The deadliest bombing killed at least 10 people and wounded 69 in the al-Shorja market in central Baghdad.

Earlier, two blasts targeting police and another aimed at one of Baghdad’s busiest bus stations killed a total of nine people, said the police sources. Eight people were wounded in those attacks.

The United States has boosted its troop levels in the Iraqi capital to try to stop insurgent and sectarian violence, which has raised fears of full-blown civil war, from escalating.

But the campaign is likely to hit political minefields.

Prime Minister Nuri al-Maliki’s government has vowed to confront militias blamed for fanning tensions, but must tread carefully as some of the armed groups have close ties to political parties, including ones in his own ruling Alliance.

The Shi’ite Islamist spoke up against his American allies after U.S. and Iraqi forces fought Shi’ite militiamen in Baghdad during a raid on a suspected death squad on Monday.

“This operation is rejected and it was conducted without the agreement of the government, and it does not match the current national reconciliation environment in the country,” Maliki told al-Iraqiya state television on Monday night.

Police sources said two people were killed and 18 wounded in the operation in Sadr City, a stronghold of radical Shi’ite cleric Moqtada al-Sadr, whose supporters are part of Maliki’s ruling coalition.

The U.S. military said it backed up Iraqi forces in a raid to detain “individuals involved in punishment and torture cell activities.” One U.S. soldier was hurt.

The new campaign is an admission that a security crackdown in the capital ordered by the government and involving thousands of U.S.-trained Iraqi security forces has failed.

The violence is claiming around 100 lives every day and sapping confidence in Iraq’s new Shi’ite-led government.

In further lawlessness, gunmen stormed a bank in Baghdad’s northern Adhamiya district and killed at least five people before walking away with only the equivalent of $4,000.

Maliki has presented Iraqis with a 24-point reconciliation plan that is long on promises and short on details on how he intends to ease attacks like Tuesday’s roadside bombings.

In an all too familiar scene, police picked up the dead and after the blasts and loaded them into vehicles that headed to Baghdad’s overflowing morgue.

U.S. Secretary of State Condoleezza Rice said on Sunday Baghdad was key to restoring security in Iraq.

Defense Secretary Donald Rumsfeld has extended the tour of duty for about 3,700 U.S. troops from the 172nd Stryker Brigade, based in Mosul, so they could be sent to Baghdad.

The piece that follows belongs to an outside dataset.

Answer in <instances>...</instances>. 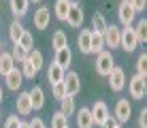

The troops began arriving in the capital on Sunday.

The top U.S. officer in Iraq, General George Casey, told a news conference on Monday U.S. and Iraqi troops would drive guerrillas and militia “death squads” from Baghdad and improve security by the Muslim holy month of Ramadan, which falls in late September this year.

As U.S. and Iraqi forces focused on Baghdad, violence continued elsewhere.

Gunmen killed two employees of a private company in a small town near the northern city of Kirkuk, police said.

In Falluja, west of Baghdad, gunmen killed a police lieutenant colonel and wounded his brother, police said.